Mais uma vez, a telenovela – gênero de entretenimento tão desprezado pela intelectualidade – prova seu poder de colaborar com a transformação social ao esclarecer um assunto polêmico por meio de um personagem popular.
‘A Força do Querer’ tirou a transexualidade do limbo e levou a temática para a sala de estar da tradicional família brasileira.
A mesma instituição que viu por meio de seu aparelho de TV outras quebras de paradigmas, tais como a independência da mulher separada (‘Malu Mulher’, 1979-1980), ser mãe e pai biológicos de um filho gerado num útero emprestado (‘Barriga de Aluguel’, 1990) e o beijo gay (‘Amor à Vida’, 2013-2014).
Apesar do aumento no Brasil das posições ideológicas da direita – contrária às variações fora da heteronormatividade –, o personagem transexual não gerou protestos relevantes.
Não significa que o País esteja mais tolerante com a diversidade.

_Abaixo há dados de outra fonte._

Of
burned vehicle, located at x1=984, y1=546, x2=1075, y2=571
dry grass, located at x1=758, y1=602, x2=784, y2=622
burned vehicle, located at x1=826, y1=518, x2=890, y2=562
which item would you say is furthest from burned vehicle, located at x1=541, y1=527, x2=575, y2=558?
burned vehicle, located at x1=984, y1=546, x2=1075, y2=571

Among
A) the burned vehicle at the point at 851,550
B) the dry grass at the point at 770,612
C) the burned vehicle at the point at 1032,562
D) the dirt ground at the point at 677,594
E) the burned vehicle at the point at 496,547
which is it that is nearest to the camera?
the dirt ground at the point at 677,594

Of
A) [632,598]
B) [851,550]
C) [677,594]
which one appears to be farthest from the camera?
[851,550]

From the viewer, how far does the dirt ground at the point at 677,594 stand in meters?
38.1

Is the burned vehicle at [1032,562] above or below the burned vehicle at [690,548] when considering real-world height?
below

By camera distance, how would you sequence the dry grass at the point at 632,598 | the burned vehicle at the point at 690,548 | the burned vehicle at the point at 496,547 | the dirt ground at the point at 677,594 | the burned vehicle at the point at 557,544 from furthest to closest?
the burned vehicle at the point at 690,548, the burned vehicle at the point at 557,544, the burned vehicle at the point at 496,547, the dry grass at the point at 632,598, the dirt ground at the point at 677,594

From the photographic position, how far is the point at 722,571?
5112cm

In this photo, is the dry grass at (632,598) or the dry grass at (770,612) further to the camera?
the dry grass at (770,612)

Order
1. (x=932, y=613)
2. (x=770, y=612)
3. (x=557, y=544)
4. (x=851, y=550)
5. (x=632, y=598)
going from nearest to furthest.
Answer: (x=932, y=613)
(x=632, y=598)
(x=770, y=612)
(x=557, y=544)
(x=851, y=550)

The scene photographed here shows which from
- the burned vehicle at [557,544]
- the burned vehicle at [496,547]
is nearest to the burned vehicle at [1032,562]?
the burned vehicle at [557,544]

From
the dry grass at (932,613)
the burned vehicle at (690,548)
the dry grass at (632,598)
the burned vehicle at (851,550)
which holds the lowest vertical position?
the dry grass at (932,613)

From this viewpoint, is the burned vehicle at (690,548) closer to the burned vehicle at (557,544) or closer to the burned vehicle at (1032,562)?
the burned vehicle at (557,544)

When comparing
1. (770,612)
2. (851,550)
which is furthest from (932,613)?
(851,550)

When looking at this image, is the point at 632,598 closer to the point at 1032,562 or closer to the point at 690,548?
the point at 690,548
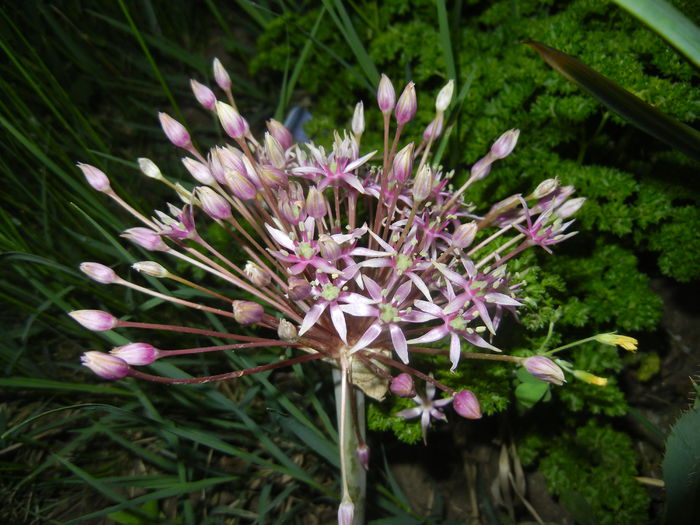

Podemos interpretar a passividade quase geral em relação ao trans de ‘A Força do Querer’ como parte da estranha letargia que envolve a maioria dos brasileiros.
Além disso, há de se creditar a aceitação de Ivan/Ivana ao talento de Gloria Perez para construir uma trama complexa e potencialmente bombástica com sensibilidade e coerência.